Startup Gimlet Labs is solving the AI inference bottleneck in a surprisinglyelegant way

Zain Asgar, a Stanford adjunct professor and successfully exited founder, has raised an eighty million dollar Series A for his startup, Gimlet Labs. The round was led by Menlo Ventures. The company has created what it claims is the first and only multi-silicon inference cloud. This is software that allows an AI workload to be simultaneously run across diverse types of hardware. It can split an AI application’s work across traditional CPUs, AI-tuned GPUs, and high-memory systems.

Asgar explained that a single AI agent may chain together multiple steps, and each step requires different hardware. Inference is compute-bound, decode is memory-bound, and tool calls are network-bound. No single chip does it all yet. As new hardware gets rolled out and aging GPUs get redeployed, the multi-silicon fleet is ready but missing the software layer to make it work. That is what Gimlet Labs offers.

If the current trend of deploying more compute continues, data center spending is estimated to reach nearly seven trillion dollars by 2030. Asgar states that applications are only using existing deployed hardware between fifteen and thirty percent of the time. He frames this as wasting hundreds of billions of dollars on idle resources. The goal of Gimlet Labs is to figure out how to get AI workloads to be ten times more efficient than they are today.

Asgar and his cofounders, Michelle Nguyen, Omid Azizi, and Natalie Serrino, built orchestration software that slices up agentic workloads so they can be spread across all kinds of hardware simultaneously. Gimlet Labs claims it reliably speeds AI inference up by three to ten times for the same cost and power. It can even slice the underlying model so it runs across different architectures, using the best chip for each portion.

The company has partnered with chip makers NVIDIA, AMD, Intel, ARM, Cerebras, and d-Matrix. Its product, delivered as software or through an API to its Gimlet Cloud, is targeted at the largest AI model labs and data centers, not the average AI app developer. The company publicly launched in October, stating it had eight-figure revenues from the start. Asgar said his customer base has more than doubled in the last four months and now includes a major model maker and an extremely large cloud computing company.

The cofounders previously worked together at Pixie, a startup that created an open source observability tool for Kubernetes. Pixie was acquired by New Relic in 2020. After Asgar randomly ran into Menlo’s Tim Tully about a year ago and received angel investments from Stanford professors, venture capitalists started calling. After launch, a term sheet landed, and when investors heard Asgar was looking at offers, the startup got a big swarm of funding, quickly oversubscribing the round.
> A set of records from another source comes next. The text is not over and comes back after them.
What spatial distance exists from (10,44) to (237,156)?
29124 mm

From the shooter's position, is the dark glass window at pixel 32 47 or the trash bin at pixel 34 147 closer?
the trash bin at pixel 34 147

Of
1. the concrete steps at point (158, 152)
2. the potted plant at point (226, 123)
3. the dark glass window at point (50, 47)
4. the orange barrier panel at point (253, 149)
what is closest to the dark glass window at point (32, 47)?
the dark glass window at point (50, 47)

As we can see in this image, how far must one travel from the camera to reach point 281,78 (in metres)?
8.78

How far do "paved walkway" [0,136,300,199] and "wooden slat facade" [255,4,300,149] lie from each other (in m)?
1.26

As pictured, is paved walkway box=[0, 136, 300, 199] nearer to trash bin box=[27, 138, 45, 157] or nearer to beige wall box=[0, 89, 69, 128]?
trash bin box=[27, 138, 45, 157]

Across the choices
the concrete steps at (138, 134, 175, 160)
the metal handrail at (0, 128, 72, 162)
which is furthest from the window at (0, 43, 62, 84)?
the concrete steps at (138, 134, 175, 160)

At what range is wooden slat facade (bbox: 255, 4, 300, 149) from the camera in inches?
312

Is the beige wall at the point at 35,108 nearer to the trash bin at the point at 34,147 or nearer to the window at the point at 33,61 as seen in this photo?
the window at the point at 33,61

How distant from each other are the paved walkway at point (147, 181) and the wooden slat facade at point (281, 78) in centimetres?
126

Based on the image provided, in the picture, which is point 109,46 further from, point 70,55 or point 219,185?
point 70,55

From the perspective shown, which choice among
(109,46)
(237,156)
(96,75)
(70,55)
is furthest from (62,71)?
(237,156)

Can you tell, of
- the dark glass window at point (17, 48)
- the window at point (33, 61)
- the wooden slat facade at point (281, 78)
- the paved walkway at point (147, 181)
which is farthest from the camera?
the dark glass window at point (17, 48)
Including a previous seed round, the startup has now raised a total of ninety-two million dollars. Investors include a slew of angels like Sequoia’s Bill Coughran, Stanford Professor Nick McKeown, former VMware CEO Raghu Raghuram, and Intel CEO Lip-Bu Tan. Other investors include Factory, who led the seed round, Eclipse Ventures, Prosperity7, and Triatomic. The company currently employs thirty people.